- Stated problem -
In the records, from the line with "Is the brick" up to and including the line with "7089 centimetres", change "photograph" to "snapshot" and give those lines again with nothing else altered. Leave out the pictures.

════════════════════

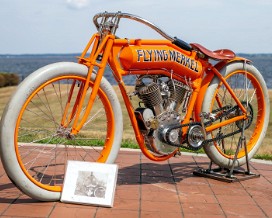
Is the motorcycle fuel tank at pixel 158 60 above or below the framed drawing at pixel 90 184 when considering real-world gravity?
above

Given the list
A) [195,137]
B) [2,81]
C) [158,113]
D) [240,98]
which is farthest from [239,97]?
[2,81]

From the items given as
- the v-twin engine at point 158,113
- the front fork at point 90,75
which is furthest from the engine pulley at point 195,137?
the front fork at point 90,75

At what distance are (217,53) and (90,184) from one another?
208 cm

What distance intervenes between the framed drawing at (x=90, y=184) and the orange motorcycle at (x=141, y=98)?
125mm

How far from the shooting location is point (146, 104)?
17.3 feet

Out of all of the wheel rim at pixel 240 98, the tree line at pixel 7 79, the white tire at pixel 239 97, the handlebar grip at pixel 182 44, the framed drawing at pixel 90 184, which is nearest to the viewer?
the framed drawing at pixel 90 184

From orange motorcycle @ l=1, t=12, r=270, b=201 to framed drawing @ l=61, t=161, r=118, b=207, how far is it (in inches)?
4.9

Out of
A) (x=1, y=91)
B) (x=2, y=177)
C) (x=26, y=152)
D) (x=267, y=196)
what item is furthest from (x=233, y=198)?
(x=1, y=91)

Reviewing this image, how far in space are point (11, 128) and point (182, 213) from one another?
1.58 m

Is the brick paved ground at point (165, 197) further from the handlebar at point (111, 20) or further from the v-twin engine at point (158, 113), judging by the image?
the handlebar at point (111, 20)

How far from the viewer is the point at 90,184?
4.68 meters

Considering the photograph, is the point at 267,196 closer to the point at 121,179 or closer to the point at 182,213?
the point at 182,213

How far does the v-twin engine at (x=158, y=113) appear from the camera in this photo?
5.18 m

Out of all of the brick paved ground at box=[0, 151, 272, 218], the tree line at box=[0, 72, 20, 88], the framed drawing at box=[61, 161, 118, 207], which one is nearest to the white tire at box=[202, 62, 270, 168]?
the brick paved ground at box=[0, 151, 272, 218]
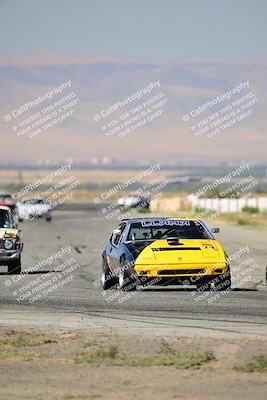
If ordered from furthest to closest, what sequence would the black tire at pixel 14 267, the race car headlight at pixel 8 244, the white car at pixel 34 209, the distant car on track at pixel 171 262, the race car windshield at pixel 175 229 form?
the white car at pixel 34 209
the black tire at pixel 14 267
the race car headlight at pixel 8 244
the race car windshield at pixel 175 229
the distant car on track at pixel 171 262

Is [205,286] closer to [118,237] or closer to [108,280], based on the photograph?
[108,280]

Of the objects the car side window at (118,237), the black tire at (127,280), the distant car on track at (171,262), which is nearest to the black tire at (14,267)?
the car side window at (118,237)

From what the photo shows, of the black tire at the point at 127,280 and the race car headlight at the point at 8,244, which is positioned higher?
the race car headlight at the point at 8,244

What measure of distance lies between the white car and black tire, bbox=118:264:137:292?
59005 millimetres

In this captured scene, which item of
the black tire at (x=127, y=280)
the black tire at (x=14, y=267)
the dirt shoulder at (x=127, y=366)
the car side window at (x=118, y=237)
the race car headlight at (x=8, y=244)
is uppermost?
the car side window at (x=118, y=237)

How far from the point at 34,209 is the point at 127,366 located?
7089 centimetres

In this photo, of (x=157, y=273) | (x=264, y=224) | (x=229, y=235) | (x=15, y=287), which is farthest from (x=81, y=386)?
(x=264, y=224)

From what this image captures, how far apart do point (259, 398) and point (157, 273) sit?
35.8 feet

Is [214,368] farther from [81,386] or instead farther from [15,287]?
[15,287]

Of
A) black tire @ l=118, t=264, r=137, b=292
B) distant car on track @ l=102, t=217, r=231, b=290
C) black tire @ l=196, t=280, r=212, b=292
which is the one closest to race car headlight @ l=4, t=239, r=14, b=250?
distant car on track @ l=102, t=217, r=231, b=290

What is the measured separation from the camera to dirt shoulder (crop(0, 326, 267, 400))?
36.7ft

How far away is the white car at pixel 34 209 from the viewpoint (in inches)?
3223

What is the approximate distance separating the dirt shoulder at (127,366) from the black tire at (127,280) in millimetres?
6411

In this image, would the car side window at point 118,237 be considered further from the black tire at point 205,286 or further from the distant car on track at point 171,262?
the black tire at point 205,286
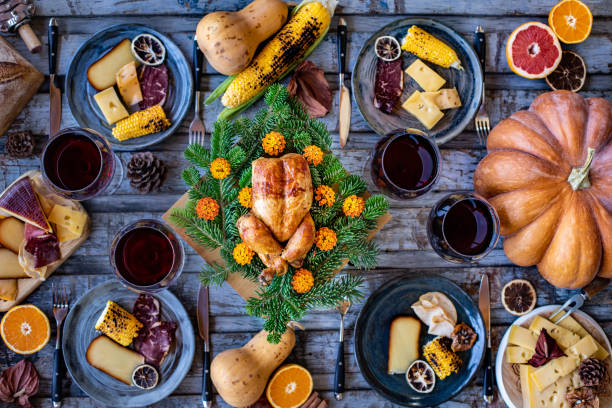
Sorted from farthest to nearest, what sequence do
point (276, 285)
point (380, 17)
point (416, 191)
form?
point (380, 17) → point (416, 191) → point (276, 285)

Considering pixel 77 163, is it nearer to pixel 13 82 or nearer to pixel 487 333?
pixel 13 82

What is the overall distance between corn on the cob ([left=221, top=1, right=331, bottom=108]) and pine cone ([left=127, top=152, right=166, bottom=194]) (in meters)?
0.40

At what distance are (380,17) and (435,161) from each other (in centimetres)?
80

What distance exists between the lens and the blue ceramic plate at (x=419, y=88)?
77.5 inches

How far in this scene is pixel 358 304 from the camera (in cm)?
199

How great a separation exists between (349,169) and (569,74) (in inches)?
43.6

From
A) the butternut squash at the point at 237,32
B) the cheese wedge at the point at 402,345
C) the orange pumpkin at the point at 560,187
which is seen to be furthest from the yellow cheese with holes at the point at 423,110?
the cheese wedge at the point at 402,345

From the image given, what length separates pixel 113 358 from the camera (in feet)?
6.25

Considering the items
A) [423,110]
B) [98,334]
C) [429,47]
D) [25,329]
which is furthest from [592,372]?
[25,329]

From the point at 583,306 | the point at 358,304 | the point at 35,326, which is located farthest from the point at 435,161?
the point at 35,326

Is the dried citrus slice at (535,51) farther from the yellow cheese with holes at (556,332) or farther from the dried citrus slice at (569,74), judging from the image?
the yellow cheese with holes at (556,332)

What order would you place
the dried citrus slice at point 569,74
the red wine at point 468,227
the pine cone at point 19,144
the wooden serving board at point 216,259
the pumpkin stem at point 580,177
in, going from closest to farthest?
the pumpkin stem at point 580,177, the red wine at point 468,227, the wooden serving board at point 216,259, the pine cone at point 19,144, the dried citrus slice at point 569,74

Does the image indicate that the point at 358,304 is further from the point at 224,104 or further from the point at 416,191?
the point at 224,104

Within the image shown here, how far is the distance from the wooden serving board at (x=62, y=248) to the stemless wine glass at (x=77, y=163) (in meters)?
0.21
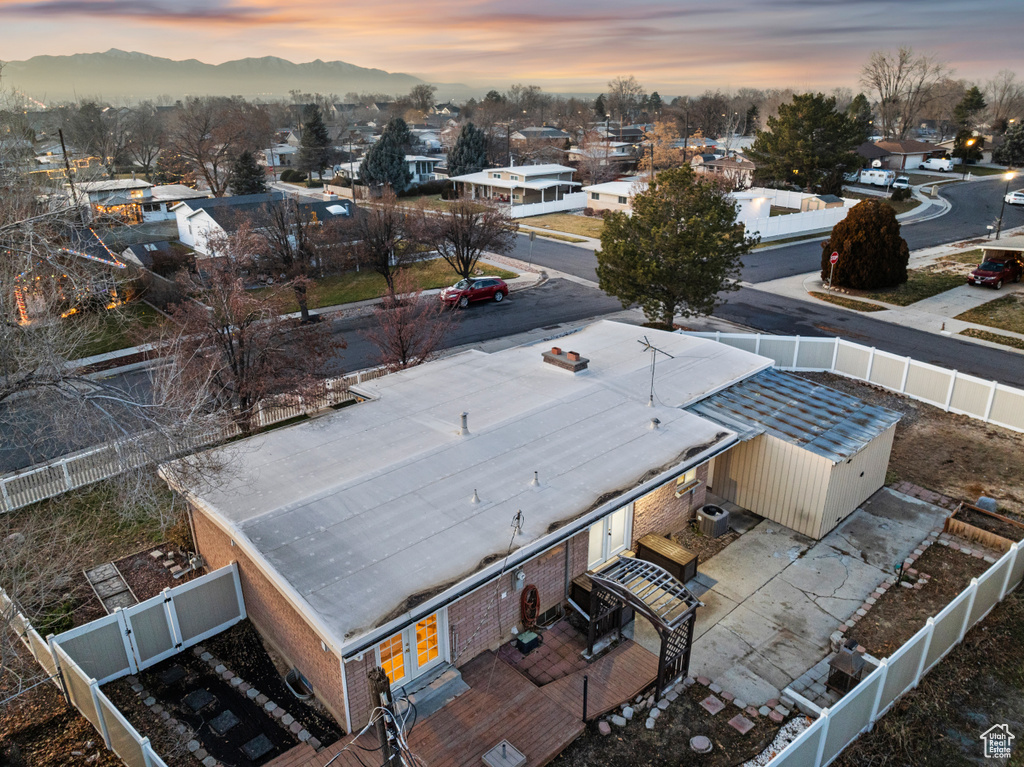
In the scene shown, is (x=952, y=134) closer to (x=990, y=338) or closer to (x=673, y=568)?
(x=990, y=338)

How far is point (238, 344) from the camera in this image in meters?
18.7

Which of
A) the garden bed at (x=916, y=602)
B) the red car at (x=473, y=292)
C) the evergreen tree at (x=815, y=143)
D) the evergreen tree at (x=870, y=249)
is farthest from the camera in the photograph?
the evergreen tree at (x=815, y=143)

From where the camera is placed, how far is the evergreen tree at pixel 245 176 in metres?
64.1

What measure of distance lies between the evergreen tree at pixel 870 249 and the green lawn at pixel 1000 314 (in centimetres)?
439

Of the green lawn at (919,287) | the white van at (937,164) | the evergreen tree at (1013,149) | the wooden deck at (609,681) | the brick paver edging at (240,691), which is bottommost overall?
the brick paver edging at (240,691)

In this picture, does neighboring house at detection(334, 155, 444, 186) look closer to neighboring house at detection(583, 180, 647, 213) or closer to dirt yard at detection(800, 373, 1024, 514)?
neighboring house at detection(583, 180, 647, 213)

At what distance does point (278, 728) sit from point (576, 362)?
1119 cm

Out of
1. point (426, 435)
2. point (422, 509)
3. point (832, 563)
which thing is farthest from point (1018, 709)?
point (426, 435)

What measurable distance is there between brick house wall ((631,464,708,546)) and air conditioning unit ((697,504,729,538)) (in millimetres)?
342

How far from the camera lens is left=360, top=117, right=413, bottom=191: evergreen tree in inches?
2665

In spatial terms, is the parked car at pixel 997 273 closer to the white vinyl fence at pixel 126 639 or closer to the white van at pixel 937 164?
the white vinyl fence at pixel 126 639

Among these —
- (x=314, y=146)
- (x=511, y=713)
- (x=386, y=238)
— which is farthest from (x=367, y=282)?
(x=314, y=146)

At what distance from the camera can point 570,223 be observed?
54.3 metres

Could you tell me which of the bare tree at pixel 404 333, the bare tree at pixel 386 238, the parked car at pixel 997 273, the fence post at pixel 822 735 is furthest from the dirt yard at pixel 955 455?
the bare tree at pixel 386 238
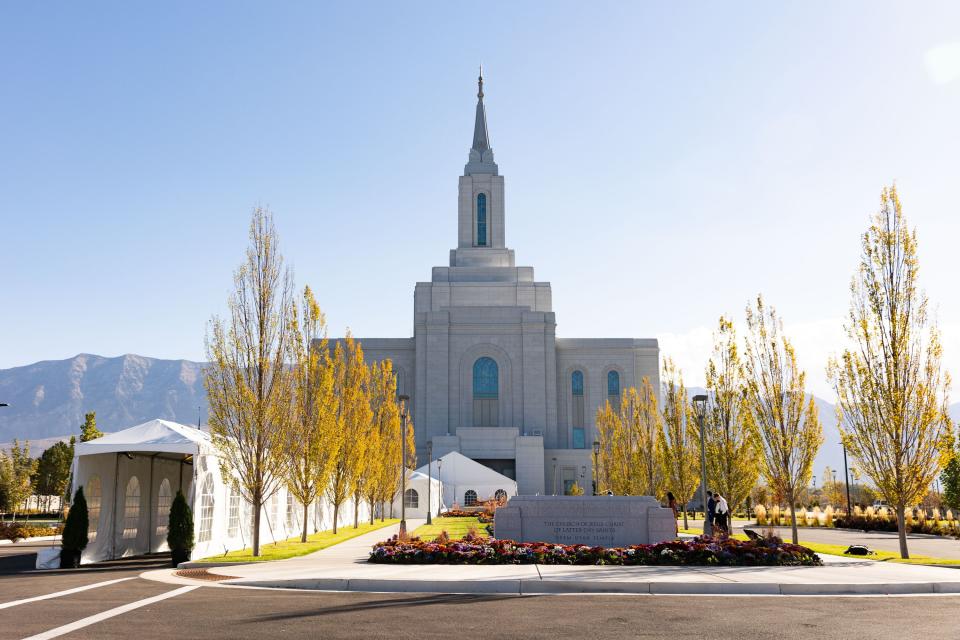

════════════════════

- Solution for this task -
Is the brick paved ground at point (165, 197) further from the handlebar at point (111, 20) or further from the v-twin engine at point (158, 113), judging by the image?
the handlebar at point (111, 20)

How far from the viewer is the point at 90,184?
4.68 meters

Considering the snapshot, is the point at 267,196 closer to the point at 121,179 or closer to the point at 182,213?
the point at 182,213

How far does the v-twin engine at (x=158, y=113) appear from the camera in this photo?
5.18 m

Out of all of the brick paved ground at box=[0, 151, 272, 218], the tree line at box=[0, 72, 20, 88], the framed drawing at box=[61, 161, 118, 207], which one is nearest to the white tire at box=[202, 62, 270, 168]?
the brick paved ground at box=[0, 151, 272, 218]
If ordered from furthest to closest, what sequence would the black tire at pixel 14 267, the race car headlight at pixel 8 244, the white car at pixel 34 209, the distant car on track at pixel 171 262, the race car windshield at pixel 175 229 form?
the white car at pixel 34 209
the black tire at pixel 14 267
the race car headlight at pixel 8 244
the race car windshield at pixel 175 229
the distant car on track at pixel 171 262

Is [205,286] closer to [118,237] or closer to [108,280], based on the snapshot?
[108,280]

Of the objects the car side window at (118,237), the black tire at (127,280), the distant car on track at (171,262), which is nearest to the black tire at (14,267)?
the car side window at (118,237)

From what the photo shows, of the black tire at the point at 127,280 and the race car headlight at the point at 8,244, which is positioned higher?
the race car headlight at the point at 8,244

What measure of distance lies between the white car and black tire, bbox=118:264:137:292?
59005 millimetres

In this captured scene, which item of
the black tire at (x=127, y=280)
the black tire at (x=14, y=267)
the dirt shoulder at (x=127, y=366)
the car side window at (x=118, y=237)
the race car headlight at (x=8, y=244)
is uppermost?
the car side window at (x=118, y=237)

How far from the point at 34,209 is the point at 127,366 located?
7089 centimetres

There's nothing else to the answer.